Cervical spine lesion in RA is progressive, and spinal cord symptoms may result in quadriplegia or shortened lifespan [35]. Thus, it is necessary to evaluate disease progression over time using a reliable approach to ensure timely treatment for the suppression of cervical spine destruction. In addition to identifying AAS, our model can be also useful in assessing the interval change of cervical spine lesions in patients with RA over time as the outputs of ADI and SAC are numerical values.
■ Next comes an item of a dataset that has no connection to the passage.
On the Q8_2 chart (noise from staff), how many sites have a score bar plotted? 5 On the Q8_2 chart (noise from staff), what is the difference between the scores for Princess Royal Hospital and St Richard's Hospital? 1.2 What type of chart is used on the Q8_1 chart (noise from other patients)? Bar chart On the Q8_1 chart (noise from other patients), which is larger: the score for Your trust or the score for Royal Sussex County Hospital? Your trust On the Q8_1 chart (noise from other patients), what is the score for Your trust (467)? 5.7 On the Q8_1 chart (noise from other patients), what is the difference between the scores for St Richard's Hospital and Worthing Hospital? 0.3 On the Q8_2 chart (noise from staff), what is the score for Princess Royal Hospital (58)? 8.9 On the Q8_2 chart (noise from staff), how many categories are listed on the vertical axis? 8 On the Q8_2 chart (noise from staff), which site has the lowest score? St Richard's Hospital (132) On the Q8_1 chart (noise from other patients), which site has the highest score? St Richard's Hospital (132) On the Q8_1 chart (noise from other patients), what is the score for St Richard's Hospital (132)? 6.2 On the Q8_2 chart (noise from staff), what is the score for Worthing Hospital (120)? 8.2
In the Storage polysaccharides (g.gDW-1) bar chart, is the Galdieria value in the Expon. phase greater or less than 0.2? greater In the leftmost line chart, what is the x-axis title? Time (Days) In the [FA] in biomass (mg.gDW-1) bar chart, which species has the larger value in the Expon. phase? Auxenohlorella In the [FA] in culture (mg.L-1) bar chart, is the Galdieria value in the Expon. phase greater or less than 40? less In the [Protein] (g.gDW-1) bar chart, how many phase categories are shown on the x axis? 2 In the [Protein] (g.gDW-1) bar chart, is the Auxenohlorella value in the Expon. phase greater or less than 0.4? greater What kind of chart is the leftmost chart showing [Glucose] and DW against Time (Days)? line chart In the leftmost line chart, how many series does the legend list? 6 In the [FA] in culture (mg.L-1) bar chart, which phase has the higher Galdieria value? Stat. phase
Our work has a few limitations. First, X-ray images used in this study were retrospectively collected. Prospective studies are needed to verify whether our model is really useful in assessing changes in cervical spine lesions in RA patients over time. Second, X-ray images used in this study were taken at Osaka University Hospital. Further machine learning with images taken at other hospitals is required to improve the validity and robustness of the model. Third, our model can assess AAS, but it cannot assess vertical subluxation of the axis or subaxial subluxation, both of which are also found in patients with RA. As a next step, it is considered necessary to develop AI to evaluate them. Fourth, our model could not detect the four coordinates in two images. In one of them, the patient bent forward until almost horizontal.

Conclusions

We introduced a deep learning model using CNN to assess atlantoaxial joint destruction in patients with RA. This model provides a partial assessment of the many joints that can be destroyed in RA. The introduction of AI in healthcare can be useful for oversight prevention, time-savings, reductions in effort, health surveys, and assessments by healthcare professionals, both specialists and non-specialists. Importantly, our methodology can be applied to other joints, such as the elbow, shoulder, hip, knee, foot, and spine, as well as for other conditions or disorders, including osteoporosis, fracture, and bone tumor. We conclude that image processing with a trained CNN model is a promising tool to assess radiographic cervical destruction in RA.